--- EXTRACTED ENTRIES ---

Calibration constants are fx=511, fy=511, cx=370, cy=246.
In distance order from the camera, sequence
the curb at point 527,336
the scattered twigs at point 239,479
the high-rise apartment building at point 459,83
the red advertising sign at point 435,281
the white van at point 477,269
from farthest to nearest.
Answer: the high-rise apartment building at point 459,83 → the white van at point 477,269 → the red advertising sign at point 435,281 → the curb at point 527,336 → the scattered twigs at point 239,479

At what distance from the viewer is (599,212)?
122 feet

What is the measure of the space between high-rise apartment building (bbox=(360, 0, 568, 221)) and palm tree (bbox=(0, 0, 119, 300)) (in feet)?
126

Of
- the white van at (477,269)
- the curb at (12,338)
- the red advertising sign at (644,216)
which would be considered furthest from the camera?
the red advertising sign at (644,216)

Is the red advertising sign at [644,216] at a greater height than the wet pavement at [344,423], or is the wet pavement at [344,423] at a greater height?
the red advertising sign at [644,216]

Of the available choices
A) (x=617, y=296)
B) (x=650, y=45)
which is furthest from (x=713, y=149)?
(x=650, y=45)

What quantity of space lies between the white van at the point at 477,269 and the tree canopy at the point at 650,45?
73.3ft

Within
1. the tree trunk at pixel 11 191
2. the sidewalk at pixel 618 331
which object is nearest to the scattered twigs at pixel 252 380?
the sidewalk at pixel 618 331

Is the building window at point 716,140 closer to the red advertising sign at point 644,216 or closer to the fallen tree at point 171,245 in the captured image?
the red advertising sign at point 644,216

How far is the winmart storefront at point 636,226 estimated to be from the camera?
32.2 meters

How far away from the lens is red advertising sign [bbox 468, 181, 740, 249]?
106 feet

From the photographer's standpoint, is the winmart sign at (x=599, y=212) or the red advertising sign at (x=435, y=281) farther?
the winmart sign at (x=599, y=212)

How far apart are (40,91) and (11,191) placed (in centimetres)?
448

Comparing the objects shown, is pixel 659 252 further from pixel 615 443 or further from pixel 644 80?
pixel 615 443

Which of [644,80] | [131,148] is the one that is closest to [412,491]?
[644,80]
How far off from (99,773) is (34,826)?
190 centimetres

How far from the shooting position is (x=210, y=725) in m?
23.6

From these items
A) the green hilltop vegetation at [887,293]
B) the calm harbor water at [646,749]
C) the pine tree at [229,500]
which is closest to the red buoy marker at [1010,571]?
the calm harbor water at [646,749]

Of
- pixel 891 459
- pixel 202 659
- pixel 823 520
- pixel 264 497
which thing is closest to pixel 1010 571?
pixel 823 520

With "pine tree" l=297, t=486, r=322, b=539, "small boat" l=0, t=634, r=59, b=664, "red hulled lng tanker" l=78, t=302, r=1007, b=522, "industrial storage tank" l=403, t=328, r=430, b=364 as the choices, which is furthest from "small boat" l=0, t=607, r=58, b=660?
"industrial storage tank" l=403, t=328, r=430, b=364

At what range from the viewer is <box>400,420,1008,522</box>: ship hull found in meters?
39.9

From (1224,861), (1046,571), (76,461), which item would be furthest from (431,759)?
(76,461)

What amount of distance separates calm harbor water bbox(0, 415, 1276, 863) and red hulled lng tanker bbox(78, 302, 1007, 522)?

---

Copy out the data word for word, from the very beginning through the line containing "Answer: the high-rise", including that line.

RESPONSE TO THE TASK –
Calibration constants are fx=511, fy=511, cx=370, cy=246.
In distance order from the camera, sequence
the curb at point 527,336
the scattered twigs at point 239,479
the high-rise apartment building at point 459,83
the red advertising sign at point 435,281
the white van at point 477,269
from farthest to nearest.
Answer: the high-rise apartment building at point 459,83 → the white van at point 477,269 → the red advertising sign at point 435,281 → the curb at point 527,336 → the scattered twigs at point 239,479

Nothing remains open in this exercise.